Module 6: The Two-Voice Syrinx — Vocal Signatures in a Colony of Ten Thousand

Two mornings after the Antarctic winter solstice, a male emperor penguin lifts his head, opens his beak a centimetre, and delivers a 3-second display call to the eggshell cradled on his feet. Inside that call, two independent fundamental frequencies \(f_L\) and\(f_R\) emerge simultaneously from the left and right tympaniform membranes of a bilateral syrinx (Robisson 1992; Aubin & Jouventin 1998). Their interference beat encodes an individual signature that his partner — returning from the ice edge after a 70-day foraging trip — can identify among the calls of ~9999 neighbours. This module derives the two-voice aerodynamic model, the signal-detection theory of “cocktail-party” recognition, and the comparative acoustics that distinguish emperor and king penguins (two-voice) from Adélie and gentoo (single-voice).

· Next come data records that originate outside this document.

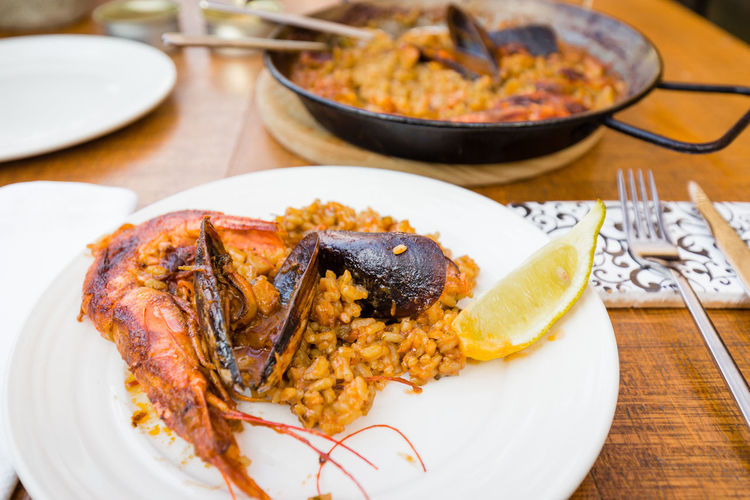 Seafood Paella in a traditional pan and served on white plate Food And Drink Ready-to-eat Table Plate Close-up Serving Size No People Meal Dinner Spanish Spanish Food Paella Paellas Paella De Marisco Marisco Barcelona Prawn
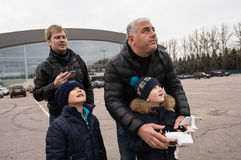 People in the area controlled drones. Saint-Petersburg, Russia - October 17, 2015: People in the town square drones learn to manage with the help of remote royalty free stock photography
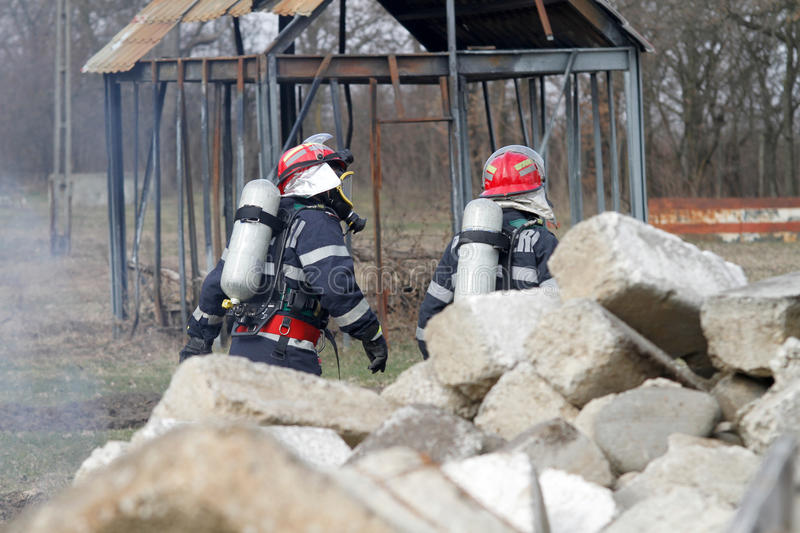 Rescuers. Life savers rescuers searching for victims of damaged building stock image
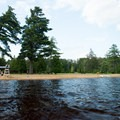 Looking back at the beach from the swimming area.- Meacham Lake Beach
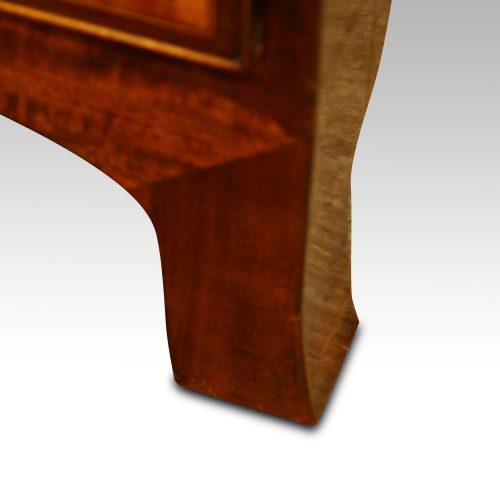 Georgian inlaid mahogany linen press splay foot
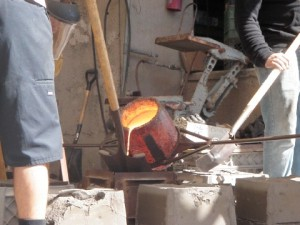 Molten bronze is poured into sand molds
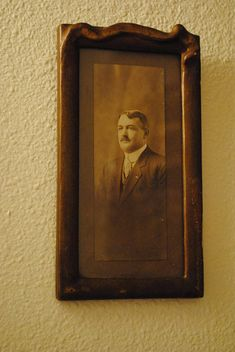 Framed portrait of gentleman in a suit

1. Bilateral Syrinx: The Sphenisciform Sound Source

The avian syrinx sits at the tracheobronchial junction, where the single trachea bifurcates into the two primary bronchi. In emperor and king penguins (subfamily Aptenodytinae) the structure is bilateral — each bronchial lumen carries an independent pair of tympaniform membranes (medial and lateral tympaniform, MTM and LTM) that can vibrate independently driven by airflow from the two lungs.

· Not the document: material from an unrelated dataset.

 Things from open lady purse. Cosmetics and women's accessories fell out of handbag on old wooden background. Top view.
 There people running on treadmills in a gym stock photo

This bilateral architecture generalises across songbirds (Oscines), but the acoustic consequence differs. In songbirds, the two sides often alternate rapidly, switching the dominant voice on a sub-syllable timescale (Suthers 1990; Fee, Shraiman, Pesaran & Mitra 1998). In emperors, by contrast, both sides vibrate simultaneously for much of the call, producing two concurrent tones that interfere to generate the beat envelope.

\[ P(t) \;=\; A_L(t)\,\sin(2\pi f_L t + \phi_L) \;+\; A_R(t)\,\sin(2\pi f_R t + \phi_R) \]

Sound pressure is the linear superposition of the left and right membrane vibrations;\(A_{L,R}(t)\): slow amplitude envelopes; \(f_{L,R}\): fundamentals.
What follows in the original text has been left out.